● **Extracted data entries**
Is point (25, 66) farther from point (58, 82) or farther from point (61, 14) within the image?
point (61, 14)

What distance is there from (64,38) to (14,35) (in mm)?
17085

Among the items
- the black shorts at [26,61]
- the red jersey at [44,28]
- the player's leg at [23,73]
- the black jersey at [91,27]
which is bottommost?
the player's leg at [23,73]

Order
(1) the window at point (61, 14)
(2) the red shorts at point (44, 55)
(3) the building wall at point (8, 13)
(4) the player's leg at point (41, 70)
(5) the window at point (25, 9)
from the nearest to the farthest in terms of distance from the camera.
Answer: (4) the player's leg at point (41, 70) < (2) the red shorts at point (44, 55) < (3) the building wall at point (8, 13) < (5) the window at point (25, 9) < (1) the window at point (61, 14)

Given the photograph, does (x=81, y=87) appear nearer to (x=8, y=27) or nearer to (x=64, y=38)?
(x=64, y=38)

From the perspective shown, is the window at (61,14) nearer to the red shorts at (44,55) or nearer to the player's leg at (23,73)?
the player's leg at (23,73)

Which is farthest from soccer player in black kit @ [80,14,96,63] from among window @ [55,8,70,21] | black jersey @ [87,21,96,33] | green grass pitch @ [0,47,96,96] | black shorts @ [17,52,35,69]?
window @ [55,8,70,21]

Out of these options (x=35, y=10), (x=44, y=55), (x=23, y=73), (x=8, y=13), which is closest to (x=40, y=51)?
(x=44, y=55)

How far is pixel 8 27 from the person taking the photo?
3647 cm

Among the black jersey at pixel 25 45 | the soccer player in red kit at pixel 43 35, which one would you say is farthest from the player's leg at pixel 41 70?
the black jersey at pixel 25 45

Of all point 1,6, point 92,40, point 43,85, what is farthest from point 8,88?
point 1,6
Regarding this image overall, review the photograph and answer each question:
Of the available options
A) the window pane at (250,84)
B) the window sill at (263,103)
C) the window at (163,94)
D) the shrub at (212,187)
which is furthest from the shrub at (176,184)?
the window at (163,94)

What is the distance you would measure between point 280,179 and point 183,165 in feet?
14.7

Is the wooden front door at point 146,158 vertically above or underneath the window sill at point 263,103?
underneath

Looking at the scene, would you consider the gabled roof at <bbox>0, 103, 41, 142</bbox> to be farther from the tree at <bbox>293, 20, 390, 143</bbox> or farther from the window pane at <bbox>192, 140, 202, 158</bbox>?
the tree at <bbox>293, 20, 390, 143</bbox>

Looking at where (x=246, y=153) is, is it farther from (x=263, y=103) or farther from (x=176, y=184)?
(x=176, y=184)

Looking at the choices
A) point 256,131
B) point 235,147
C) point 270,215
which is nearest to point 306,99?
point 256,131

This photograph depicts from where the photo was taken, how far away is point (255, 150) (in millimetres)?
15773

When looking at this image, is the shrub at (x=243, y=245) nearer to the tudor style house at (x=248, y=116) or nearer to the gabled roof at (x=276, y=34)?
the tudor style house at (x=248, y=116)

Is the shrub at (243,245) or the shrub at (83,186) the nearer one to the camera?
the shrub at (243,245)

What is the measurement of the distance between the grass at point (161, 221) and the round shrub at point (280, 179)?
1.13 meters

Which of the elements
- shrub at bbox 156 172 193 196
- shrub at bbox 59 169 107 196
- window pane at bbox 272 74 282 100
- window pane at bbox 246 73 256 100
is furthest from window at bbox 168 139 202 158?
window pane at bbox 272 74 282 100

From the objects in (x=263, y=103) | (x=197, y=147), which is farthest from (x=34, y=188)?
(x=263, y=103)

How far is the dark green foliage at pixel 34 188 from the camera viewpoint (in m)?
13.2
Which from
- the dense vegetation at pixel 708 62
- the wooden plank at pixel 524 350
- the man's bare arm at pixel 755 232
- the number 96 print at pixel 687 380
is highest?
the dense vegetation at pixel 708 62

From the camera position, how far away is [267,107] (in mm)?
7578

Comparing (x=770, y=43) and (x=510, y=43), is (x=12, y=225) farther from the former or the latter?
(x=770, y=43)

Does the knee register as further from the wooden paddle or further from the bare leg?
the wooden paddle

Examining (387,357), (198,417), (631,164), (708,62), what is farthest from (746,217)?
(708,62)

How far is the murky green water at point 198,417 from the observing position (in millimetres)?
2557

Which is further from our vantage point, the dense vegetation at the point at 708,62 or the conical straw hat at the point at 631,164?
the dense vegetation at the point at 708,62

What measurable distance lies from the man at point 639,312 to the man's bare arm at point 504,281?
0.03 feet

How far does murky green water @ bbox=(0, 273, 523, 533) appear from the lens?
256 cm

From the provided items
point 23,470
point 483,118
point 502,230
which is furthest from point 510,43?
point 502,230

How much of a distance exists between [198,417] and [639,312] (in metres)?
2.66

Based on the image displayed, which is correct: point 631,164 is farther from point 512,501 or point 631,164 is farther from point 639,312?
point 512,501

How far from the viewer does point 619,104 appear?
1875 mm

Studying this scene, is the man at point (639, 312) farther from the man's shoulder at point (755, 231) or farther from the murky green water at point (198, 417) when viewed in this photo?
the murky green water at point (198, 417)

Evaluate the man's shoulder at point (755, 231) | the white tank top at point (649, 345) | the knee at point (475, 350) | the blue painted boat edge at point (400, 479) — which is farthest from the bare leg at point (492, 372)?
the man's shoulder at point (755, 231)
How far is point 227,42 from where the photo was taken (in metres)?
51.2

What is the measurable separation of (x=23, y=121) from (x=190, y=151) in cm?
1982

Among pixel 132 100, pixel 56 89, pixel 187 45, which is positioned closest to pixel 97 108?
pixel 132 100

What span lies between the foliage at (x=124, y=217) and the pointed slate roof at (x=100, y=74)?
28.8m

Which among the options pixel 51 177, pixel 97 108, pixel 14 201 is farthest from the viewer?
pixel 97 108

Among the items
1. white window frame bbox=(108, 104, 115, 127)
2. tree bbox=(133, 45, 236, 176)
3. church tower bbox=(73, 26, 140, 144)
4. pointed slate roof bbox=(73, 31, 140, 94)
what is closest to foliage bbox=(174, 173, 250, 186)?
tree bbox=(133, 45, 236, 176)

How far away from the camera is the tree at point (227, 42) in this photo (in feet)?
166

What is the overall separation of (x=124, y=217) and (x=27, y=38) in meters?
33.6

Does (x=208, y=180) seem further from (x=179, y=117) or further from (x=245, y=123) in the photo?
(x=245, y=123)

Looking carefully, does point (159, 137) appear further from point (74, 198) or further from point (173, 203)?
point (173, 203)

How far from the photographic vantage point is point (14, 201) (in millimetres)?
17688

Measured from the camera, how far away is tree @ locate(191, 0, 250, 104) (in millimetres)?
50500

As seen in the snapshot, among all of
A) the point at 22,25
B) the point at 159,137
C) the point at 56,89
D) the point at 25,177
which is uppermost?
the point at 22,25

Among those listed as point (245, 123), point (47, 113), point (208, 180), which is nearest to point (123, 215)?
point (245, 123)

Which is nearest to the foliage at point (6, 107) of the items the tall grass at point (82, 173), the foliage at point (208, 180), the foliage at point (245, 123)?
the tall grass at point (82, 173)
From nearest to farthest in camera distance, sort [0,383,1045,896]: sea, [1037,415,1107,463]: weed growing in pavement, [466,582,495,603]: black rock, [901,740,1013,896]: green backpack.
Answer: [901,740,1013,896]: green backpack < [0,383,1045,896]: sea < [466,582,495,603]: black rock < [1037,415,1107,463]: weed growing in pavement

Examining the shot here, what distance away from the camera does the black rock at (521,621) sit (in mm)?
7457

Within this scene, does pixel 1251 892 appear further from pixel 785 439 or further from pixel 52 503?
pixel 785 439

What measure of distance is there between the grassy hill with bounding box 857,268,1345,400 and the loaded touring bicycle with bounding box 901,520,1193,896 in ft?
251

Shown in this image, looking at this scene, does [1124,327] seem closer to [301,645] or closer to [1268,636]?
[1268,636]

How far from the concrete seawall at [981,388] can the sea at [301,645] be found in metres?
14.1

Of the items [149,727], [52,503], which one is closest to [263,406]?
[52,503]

● **YOUR TASK**
Copy out every line of the listing from the line containing "Within this scene, does" through the end of the listing, inclusive, leaving the requests unchanged. In the answers, shift each number (the pixel coordinates and the distance values) up by 19.

● **WRITTEN RESPONSE**
Within this scene, does pixel 1251 892 appear further from pixel 785 439 or further from pixel 52 503?
pixel 804 458

What measure of distance is there between the grassy hill with bounding box 857,268,1345,400 and the loaded touring bicycle with bounding box 901,520,1193,896 in ft?
270

Shown in this image, looking at this scene, does [1124,327] seem closer to [301,645] or closer to [1268,636]?
[1287,655]

How far from the concrete seawall at [981,388] can the sea at [301,645] be found in metres?
33.1

Of the items [149,727], [52,503], which one is closest to [263,406]?
[71,522]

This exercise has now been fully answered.